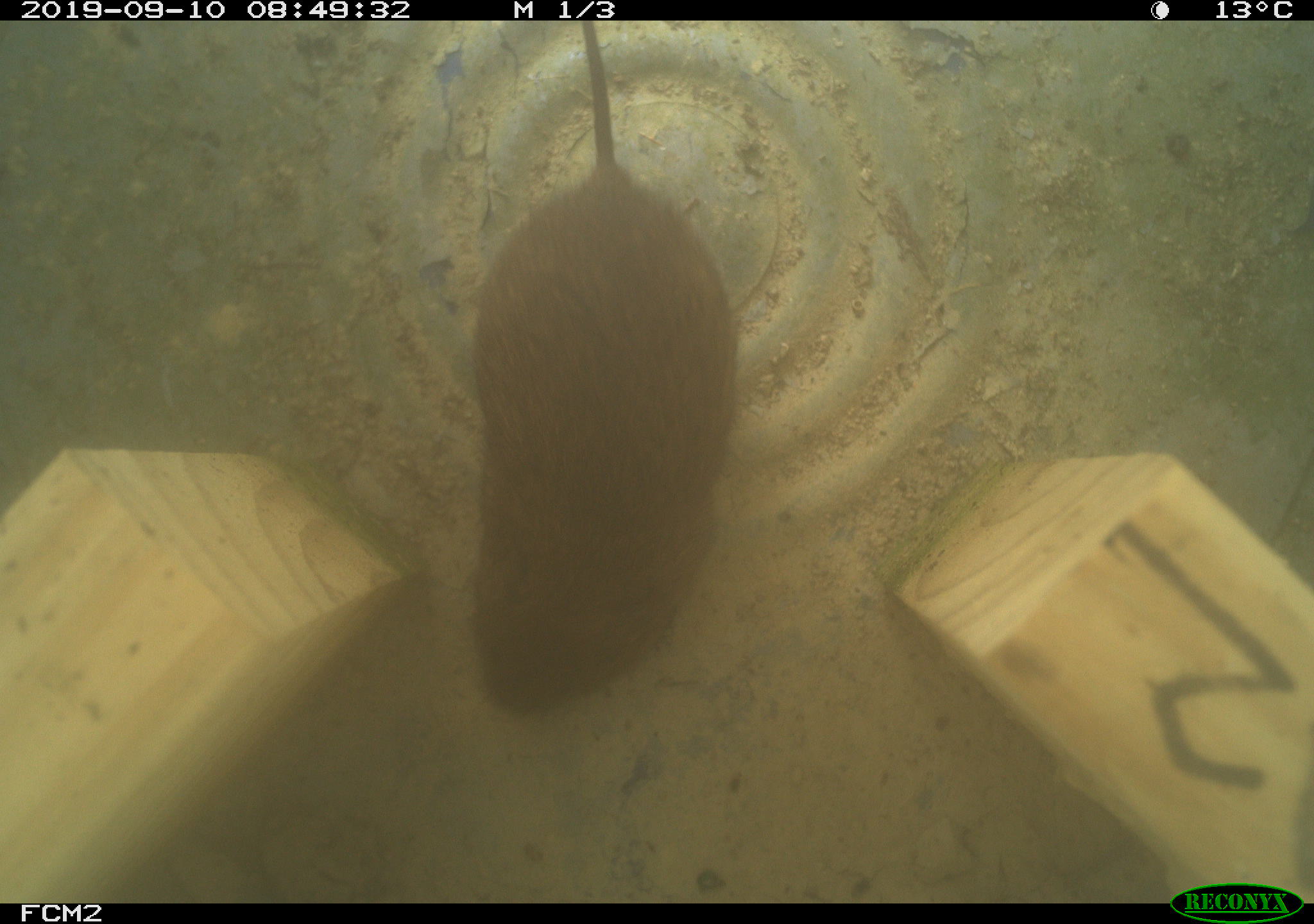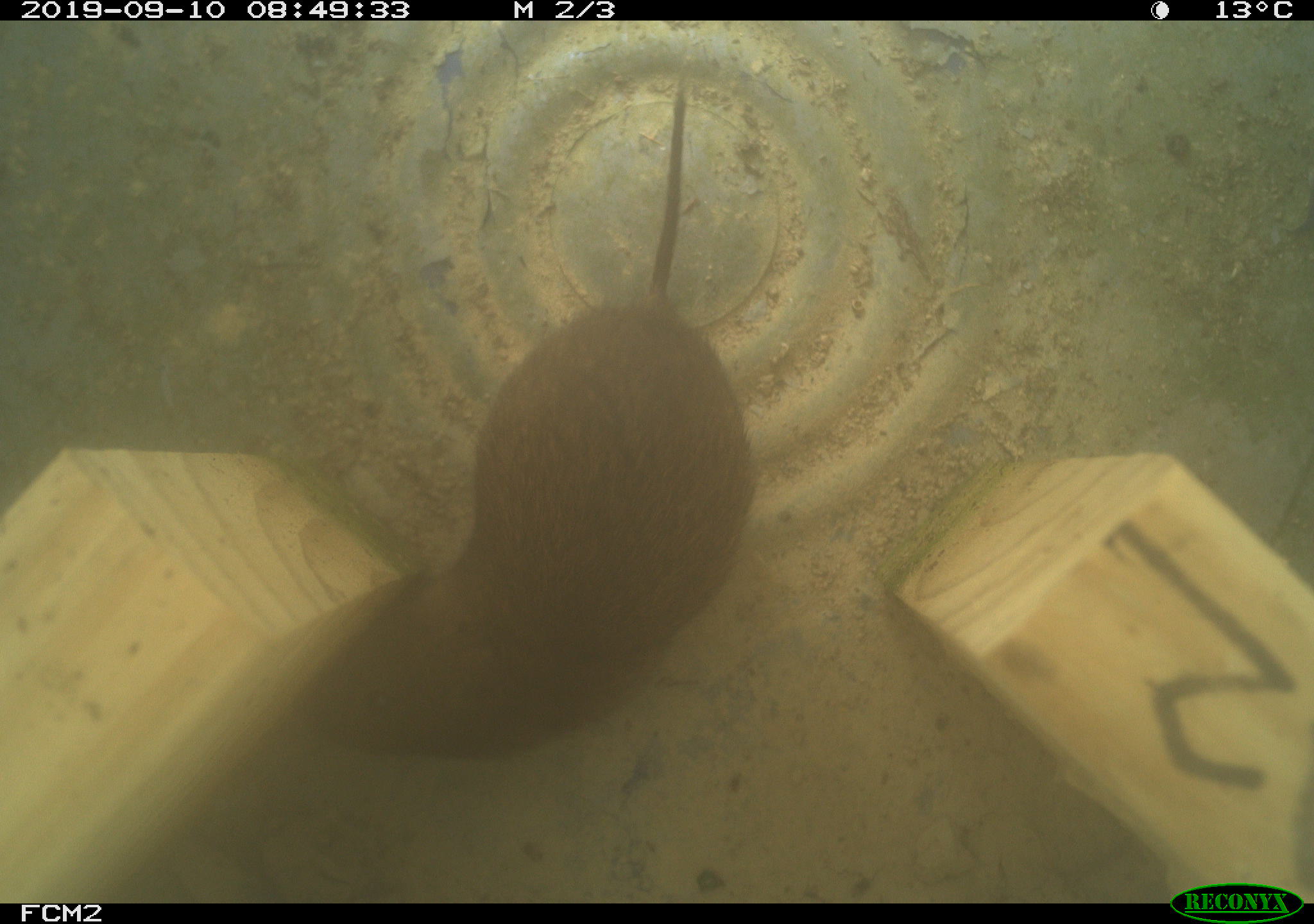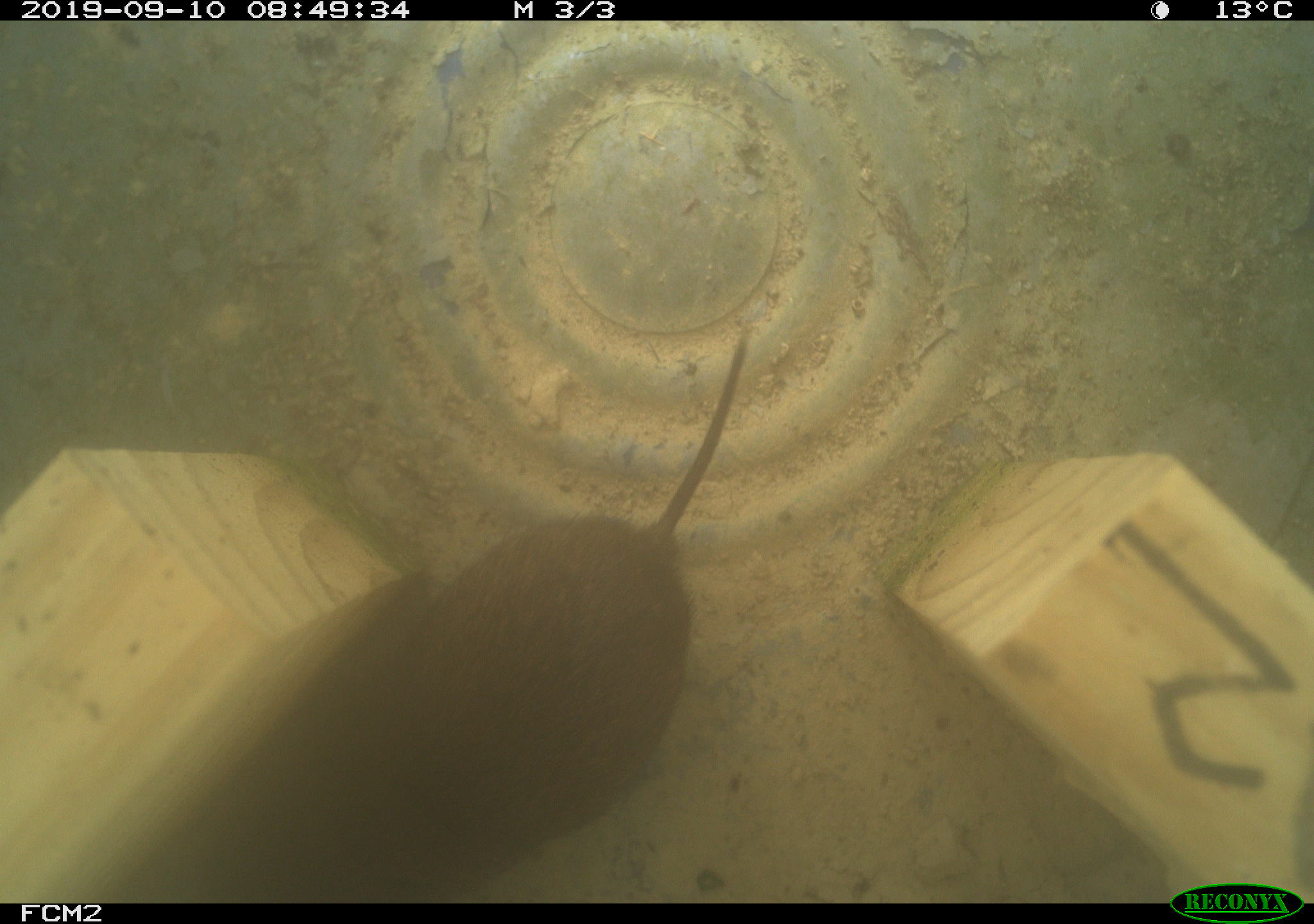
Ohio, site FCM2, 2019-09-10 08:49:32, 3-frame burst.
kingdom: Animalia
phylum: Chordata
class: Mammalia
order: Rodentia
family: Cricetidae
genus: Microtus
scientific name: Microtus pennsylvanicus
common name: meadow vole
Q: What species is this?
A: Meadow vole (Microtus pennsylvanicus).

» Work instruction
In the records above, copy exactly the lines from the one that contains "phylum: Chordata" through the last, and nothing else.

» Solution for this task
phylum: Chordata
class: Mammalia
order: Rodentia
family: Cricetidae
genus: Microtus
scientific name: Microtus pennsylvanicus
common name: meadow vole
Q: What species is this?
A: Meadow vole (Microtus pennsylvanicus).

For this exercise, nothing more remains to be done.